*** Opening of INPUT RECORDS ***

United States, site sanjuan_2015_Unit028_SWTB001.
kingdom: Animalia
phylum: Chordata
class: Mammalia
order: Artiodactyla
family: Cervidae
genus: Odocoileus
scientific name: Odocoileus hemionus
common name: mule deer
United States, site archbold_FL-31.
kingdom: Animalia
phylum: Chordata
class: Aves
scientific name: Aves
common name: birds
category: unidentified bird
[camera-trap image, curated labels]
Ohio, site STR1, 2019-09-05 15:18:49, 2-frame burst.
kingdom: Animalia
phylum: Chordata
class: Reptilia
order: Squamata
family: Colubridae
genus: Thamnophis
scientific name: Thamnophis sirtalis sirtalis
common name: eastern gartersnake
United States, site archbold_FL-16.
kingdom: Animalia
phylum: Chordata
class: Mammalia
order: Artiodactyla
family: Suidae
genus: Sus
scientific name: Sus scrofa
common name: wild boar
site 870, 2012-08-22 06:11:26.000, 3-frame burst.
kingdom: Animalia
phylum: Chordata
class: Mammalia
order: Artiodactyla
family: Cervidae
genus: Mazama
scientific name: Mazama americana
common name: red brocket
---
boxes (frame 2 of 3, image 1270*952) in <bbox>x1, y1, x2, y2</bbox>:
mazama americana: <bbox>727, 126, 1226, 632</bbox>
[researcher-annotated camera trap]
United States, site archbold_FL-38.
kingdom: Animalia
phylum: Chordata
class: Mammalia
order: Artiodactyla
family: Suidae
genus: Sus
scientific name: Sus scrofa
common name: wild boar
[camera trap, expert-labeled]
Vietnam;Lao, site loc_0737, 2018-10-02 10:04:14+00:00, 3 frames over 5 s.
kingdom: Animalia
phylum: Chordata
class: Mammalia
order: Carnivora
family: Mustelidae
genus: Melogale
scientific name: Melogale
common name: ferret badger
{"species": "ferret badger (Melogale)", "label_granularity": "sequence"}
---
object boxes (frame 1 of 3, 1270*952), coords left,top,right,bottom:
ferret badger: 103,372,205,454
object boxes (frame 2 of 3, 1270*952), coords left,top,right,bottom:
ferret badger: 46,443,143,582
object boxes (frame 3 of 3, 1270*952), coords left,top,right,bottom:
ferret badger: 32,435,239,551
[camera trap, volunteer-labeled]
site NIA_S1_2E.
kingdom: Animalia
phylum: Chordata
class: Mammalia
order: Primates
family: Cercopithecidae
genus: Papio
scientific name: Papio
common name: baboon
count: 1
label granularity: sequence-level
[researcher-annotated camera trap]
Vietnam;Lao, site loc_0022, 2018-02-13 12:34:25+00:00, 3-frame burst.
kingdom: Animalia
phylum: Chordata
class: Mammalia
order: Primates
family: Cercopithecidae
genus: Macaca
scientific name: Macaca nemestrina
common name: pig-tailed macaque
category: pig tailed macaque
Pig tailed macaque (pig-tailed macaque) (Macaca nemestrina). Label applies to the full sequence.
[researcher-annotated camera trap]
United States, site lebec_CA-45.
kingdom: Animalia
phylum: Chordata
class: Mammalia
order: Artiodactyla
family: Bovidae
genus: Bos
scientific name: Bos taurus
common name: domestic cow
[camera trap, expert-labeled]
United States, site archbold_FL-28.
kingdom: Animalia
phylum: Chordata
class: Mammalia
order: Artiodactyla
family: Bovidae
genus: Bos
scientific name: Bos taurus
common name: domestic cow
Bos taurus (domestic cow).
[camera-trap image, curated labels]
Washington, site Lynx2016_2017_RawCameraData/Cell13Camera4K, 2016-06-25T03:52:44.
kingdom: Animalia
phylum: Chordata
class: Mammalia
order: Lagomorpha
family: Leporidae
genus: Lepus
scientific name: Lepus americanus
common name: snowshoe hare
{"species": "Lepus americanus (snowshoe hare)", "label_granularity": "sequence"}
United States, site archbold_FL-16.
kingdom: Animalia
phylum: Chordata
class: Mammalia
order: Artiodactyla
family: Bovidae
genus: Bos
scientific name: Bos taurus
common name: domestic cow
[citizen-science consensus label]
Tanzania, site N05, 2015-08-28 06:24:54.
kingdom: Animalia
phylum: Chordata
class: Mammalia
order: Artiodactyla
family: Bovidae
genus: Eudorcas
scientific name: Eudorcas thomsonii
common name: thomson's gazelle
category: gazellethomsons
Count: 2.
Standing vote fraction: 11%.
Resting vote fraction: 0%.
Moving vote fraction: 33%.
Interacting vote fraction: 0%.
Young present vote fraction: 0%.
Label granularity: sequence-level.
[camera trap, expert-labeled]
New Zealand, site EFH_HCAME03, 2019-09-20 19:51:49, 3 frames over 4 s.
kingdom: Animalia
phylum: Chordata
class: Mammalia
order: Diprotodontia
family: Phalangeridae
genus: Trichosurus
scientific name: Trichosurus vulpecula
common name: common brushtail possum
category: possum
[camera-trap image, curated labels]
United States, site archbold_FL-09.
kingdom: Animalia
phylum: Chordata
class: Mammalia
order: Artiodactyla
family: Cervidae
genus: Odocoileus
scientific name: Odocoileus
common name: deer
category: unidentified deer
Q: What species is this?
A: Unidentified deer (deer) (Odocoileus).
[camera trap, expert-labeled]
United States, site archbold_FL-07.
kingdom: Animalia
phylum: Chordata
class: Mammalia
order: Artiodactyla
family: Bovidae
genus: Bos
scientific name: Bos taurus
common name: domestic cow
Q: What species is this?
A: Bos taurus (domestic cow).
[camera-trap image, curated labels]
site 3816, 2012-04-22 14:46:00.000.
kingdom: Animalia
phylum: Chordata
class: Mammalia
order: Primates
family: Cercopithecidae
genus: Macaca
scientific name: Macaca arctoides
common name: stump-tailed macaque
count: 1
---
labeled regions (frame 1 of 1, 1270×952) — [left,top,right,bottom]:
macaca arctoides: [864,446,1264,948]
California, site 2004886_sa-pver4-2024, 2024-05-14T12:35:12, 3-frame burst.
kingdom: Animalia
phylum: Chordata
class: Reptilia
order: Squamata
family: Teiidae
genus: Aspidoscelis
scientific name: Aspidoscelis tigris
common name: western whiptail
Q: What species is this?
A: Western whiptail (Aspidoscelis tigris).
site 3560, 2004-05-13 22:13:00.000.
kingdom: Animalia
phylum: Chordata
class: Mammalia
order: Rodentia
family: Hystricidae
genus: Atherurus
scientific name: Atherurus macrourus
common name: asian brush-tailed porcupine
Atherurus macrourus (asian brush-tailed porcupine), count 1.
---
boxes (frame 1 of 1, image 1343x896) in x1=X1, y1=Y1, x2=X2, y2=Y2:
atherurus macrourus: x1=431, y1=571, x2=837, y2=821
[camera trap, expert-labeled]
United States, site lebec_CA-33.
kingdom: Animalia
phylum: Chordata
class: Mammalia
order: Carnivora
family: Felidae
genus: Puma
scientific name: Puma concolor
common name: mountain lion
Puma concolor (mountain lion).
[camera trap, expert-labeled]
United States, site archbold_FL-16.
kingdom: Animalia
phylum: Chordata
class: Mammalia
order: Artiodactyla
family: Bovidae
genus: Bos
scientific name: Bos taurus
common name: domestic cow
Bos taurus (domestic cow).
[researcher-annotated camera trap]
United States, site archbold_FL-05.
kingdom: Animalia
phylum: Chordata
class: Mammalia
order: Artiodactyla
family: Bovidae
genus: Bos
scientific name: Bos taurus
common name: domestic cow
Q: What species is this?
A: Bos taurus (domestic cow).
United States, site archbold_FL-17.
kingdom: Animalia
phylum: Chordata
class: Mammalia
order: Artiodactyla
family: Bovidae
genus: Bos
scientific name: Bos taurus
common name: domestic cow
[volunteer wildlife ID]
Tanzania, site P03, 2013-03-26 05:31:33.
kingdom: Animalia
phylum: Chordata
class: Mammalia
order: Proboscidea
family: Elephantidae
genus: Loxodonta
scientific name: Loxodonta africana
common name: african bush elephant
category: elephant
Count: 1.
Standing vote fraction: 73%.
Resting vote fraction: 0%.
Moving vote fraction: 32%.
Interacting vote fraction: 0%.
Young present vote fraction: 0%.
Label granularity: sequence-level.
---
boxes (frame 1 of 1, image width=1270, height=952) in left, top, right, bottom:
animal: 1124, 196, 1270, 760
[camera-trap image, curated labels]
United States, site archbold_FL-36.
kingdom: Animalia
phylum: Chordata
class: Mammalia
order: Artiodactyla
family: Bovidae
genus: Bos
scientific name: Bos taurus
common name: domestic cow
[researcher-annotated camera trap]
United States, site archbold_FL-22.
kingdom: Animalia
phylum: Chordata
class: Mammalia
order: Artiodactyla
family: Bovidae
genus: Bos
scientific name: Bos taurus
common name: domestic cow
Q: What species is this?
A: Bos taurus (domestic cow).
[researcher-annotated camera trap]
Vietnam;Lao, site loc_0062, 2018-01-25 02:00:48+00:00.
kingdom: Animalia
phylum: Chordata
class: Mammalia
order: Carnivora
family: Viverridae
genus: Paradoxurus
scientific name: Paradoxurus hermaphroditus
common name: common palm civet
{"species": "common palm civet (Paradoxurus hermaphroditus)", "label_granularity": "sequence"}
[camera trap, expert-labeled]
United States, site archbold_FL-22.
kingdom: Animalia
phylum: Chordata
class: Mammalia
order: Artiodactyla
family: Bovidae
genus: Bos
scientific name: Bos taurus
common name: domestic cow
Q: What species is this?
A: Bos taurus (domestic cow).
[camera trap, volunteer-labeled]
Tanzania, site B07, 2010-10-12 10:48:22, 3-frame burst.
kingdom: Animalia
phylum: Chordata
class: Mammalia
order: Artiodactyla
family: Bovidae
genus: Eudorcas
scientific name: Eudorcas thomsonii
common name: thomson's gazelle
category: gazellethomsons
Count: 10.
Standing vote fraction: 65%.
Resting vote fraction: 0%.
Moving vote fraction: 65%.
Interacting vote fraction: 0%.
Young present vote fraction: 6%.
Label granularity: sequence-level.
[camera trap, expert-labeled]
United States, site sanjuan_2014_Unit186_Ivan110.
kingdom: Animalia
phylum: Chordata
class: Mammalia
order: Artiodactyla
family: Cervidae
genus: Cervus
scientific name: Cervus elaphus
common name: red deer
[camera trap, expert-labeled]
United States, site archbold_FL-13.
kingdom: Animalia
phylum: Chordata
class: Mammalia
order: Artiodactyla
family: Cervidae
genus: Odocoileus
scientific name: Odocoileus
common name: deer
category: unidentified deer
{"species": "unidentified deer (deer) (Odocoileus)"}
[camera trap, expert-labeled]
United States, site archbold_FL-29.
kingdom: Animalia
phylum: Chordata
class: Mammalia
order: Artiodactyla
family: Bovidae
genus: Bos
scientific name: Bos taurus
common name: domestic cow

*** Close of INPUT RECORDS ***

_ASSIGNED TASK:_
Your answer should be exactly the lines of the data above, from the first through the line containing "Ohio, site STR1, 2019-09-05".

_ANSWER SECTION:_
United States, site sanjuan_2015_Unit028_SWTB001.
kingdom: Animalia
phylum: Chordata
class: Mammalia
order: Artiodactyla
family: Cervidae
genus: Odocoileus
scientific name: Odocoileus hemionus
common name: mule deer
United States, site archbold_FL-31.
kingdom: Animalia
phylum: Chordata
class: Aves
scientific name: Aves
common name: birds
category: unidentified bird
[camera-trap image, curated labels]
Ohio, site STR1, 2019-09-05 15:18:49, 2-frame burst.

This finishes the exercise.